§ **TASK BRIEF**
Reproduce every one of the items below, switching "Trace" to "Segment" and leaving everything else unchanged.

§ **EXCERPTED RECORDS**
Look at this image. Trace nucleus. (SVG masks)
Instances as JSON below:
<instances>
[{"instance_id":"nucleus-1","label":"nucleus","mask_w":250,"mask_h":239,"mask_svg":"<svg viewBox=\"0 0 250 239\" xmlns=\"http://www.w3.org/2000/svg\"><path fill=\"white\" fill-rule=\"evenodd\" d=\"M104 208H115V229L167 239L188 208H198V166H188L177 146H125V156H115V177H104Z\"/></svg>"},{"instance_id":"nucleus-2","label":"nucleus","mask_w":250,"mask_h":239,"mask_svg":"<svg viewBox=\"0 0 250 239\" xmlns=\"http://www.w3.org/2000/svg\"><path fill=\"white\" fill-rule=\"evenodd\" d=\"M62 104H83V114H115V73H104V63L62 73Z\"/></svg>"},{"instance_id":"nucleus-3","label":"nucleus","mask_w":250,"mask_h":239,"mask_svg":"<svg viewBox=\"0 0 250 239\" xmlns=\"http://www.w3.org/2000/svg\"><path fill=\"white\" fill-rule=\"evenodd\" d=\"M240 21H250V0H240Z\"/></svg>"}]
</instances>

§ **WRITTEN RESPONSE**
Look at this image. Segment nucleus. (SVG masks)
Instances as JSON below:
<instances>
[{"instance_id":"nucleus-1","label":"nucleus","mask_w":250,"mask_h":239,"mask_svg":"<svg viewBox=\"0 0 250 239\" xmlns=\"http://www.w3.org/2000/svg\"><path fill=\"white\" fill-rule=\"evenodd\" d=\"M104 208H115V229L167 239L188 208H198V166H188L177 146H125V156H115V177H104Z\"/></svg>"},{"instance_id":"nucleus-2","label":"nucleus","mask_w":250,"mask_h":239,"mask_svg":"<svg viewBox=\"0 0 250 239\" xmlns=\"http://www.w3.org/2000/svg\"><path fill=\"white\" fill-rule=\"evenodd\" d=\"M62 104H83V114H115V73H104V63L62 73Z\"/></svg>"},{"instance_id":"nucleus-3","label":"nucleus","mask_w":250,"mask_h":239,"mask_svg":"<svg viewBox=\"0 0 250 239\" xmlns=\"http://www.w3.org/2000/svg\"><path fill=\"white\" fill-rule=\"evenodd\" d=\"M240 21H250V0H240Z\"/></svg>"}]
</instances>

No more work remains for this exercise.